# Wlid betta keeper headcount :P



## majerah1 (Oct 29, 2010)

Just curious to see how many people here keep wilds or plan to keep wilds. 

What species do you have or plan to get?For me almost everyone knows but this is what I have, had, will have and want!

Have had:
sp. mahachai
Albimarginata

Have:
Macrostoma 
Pi
Picta
Ocellata
Channoides

Will Have:
Pugnax
Renata(in transit now)
Simplex

Want:
Brownerum
Persephone
Pallifina
Unimaculata
Ethidae


Thats about it for really want lol.I want them all tbh but ive not the room  Anyhow, lets see who has what!


----------



## RavenSkyfire1 (Nov 23, 2011)

I used to have a few Imbellis. I'd like to get a few of the wild species and try breeding them but I gotta wait until my housing situation takes care of itself (nothing major, just lease coming up soon and we need to move to a cheaper place).

Which ones would you think would be good for a beginner? Are any of them fairly forgiving and easy to breed?


----------



## majerah1 (Oct 29, 2010)

sp. mahachai are very easily bred. They are very similiar to the imbellis also. Channoides and Albimarginata are easy and little fishes, Pictas have proven to be pretty easy too. Macrostoma is easy to breed but getting them to hold is a mystery to many. I have a small plan in the works, a new way to try to see how successful I am. 

The main thing to remember is that wilds need clean water, which is something i give all my fish, domestics included. They need tight fitting lids and decent filtration and plants. If you can provide this then it should be fairly easy to keep many different species.


----------



## RavenSkyfire1 (Nov 23, 2011)

Sweet!! Thank you for those names! It'll give me something to research on and then go from there.

I wish I had known more about them when I had the Imbellis. I loved those little fish!


----------



## navigator black (Jan 3, 2012)

I have albimarginata. 

Used to have strohi, coccina, persephone, picta and fusca, at various points over the last long while.


----------



## chipmunk1210 (Jul 3, 2012)

Wilds are the most fun to keep I think personally. 

I have:

Betta Ocellata

Will have:

Betta Simplex
Betta Albimarginata



Want to have:

Betta Dimidiata
Betta Pallifina
Betta Macrostoma
Betta Kratois


Gotta 60 gallon cube tank that I will soon be setting up as a wild tank for my wild bettas. Lots of plants, driftwood, oak leaves, and tannin water is planned for this tank.


----------

Required work –
a – In the forum thread about wild bettas, list the species that majerah1 puts under "Have:" in the first post.
b – Print the part of the thread between "I used to have" and "successful I am.", inclusive.

Captioned web images –
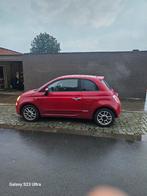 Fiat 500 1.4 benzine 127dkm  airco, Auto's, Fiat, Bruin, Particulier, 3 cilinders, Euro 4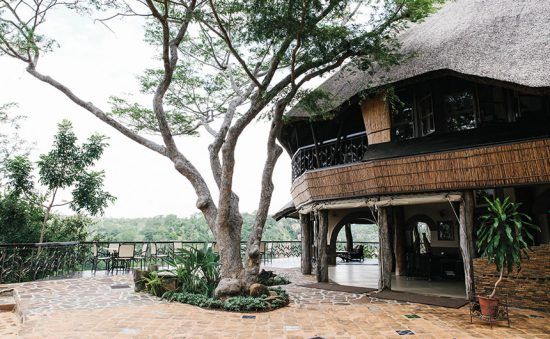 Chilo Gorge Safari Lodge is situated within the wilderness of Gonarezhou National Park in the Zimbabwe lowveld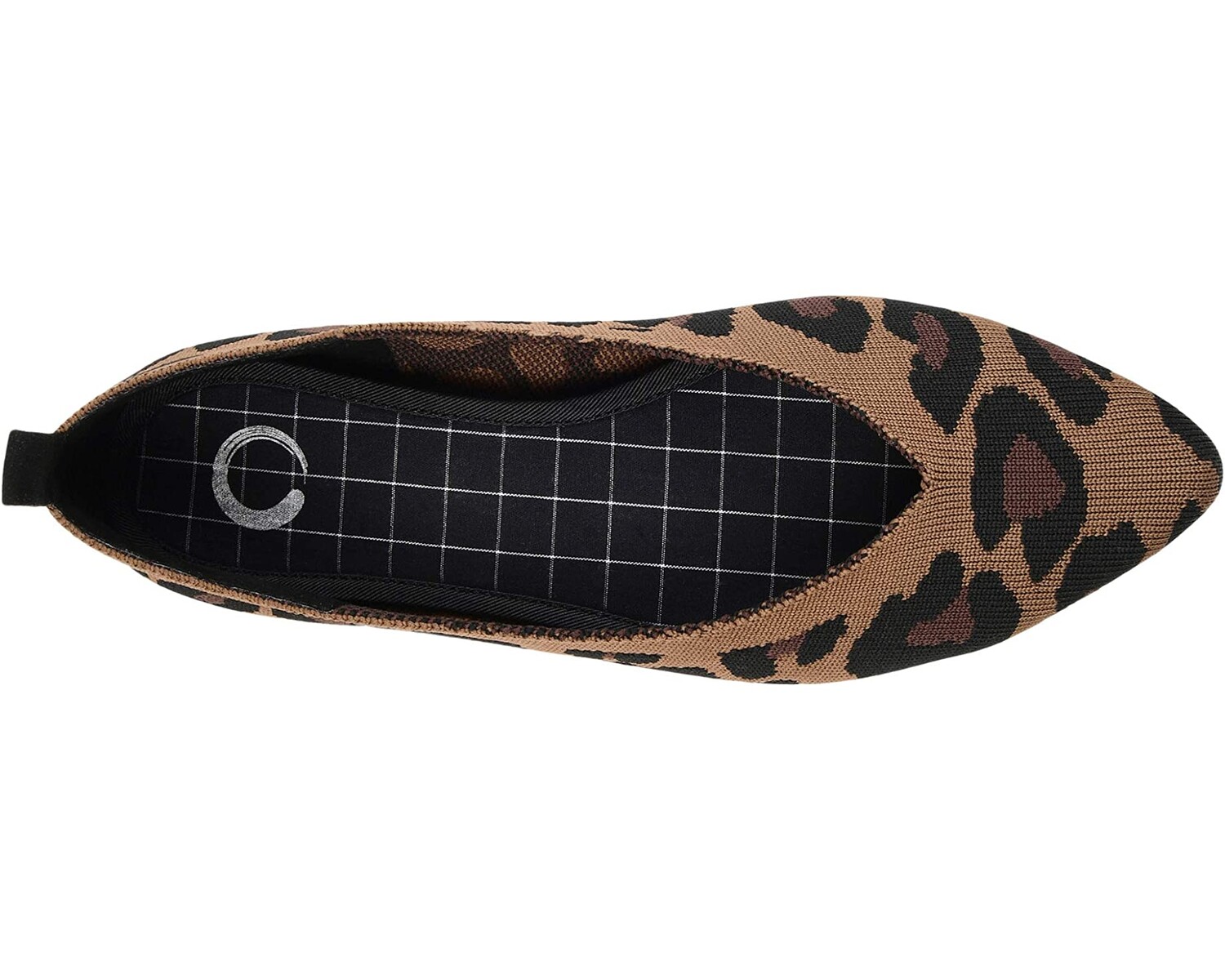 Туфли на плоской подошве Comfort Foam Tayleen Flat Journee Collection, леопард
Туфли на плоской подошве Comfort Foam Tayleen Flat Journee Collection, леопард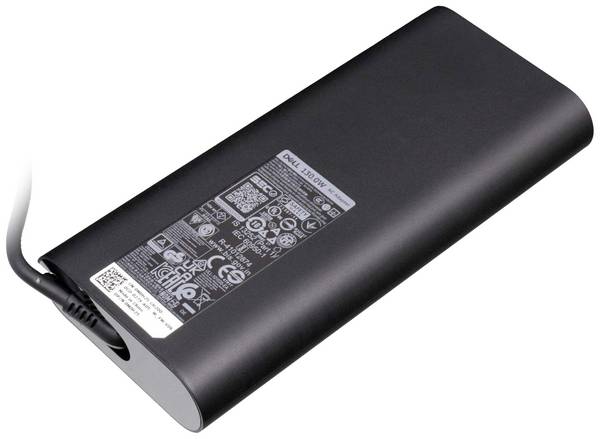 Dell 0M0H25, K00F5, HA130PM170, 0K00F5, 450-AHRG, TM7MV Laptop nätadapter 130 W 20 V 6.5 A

Answers by item –
a –
Macrostoma
Pi
Picta
Ocellata
Channoides

b –
I used to have a few Imbellis. I'd like to get a few of the wild species and try breeding them but I gotta wait until my housing situation takes care of itself (nothing major, just lease coming up soon and we need to move to a cheaper place).

Which ones would you think would be good for a beginner? Are any of them fairly forgiving and easy to breed?


----------



## majerah1 (Oct 29, 2010)

sp. mahachai are very easily bred. They are very similiar to the imbellis also. Channoides and Albimarginata are easy and little fishes, Pictas have proven to be pretty easy too. Macrostoma is easy to breed but getting them to hold is a mystery to many. I have a small plan in the works, a new way to try to see how successful I am.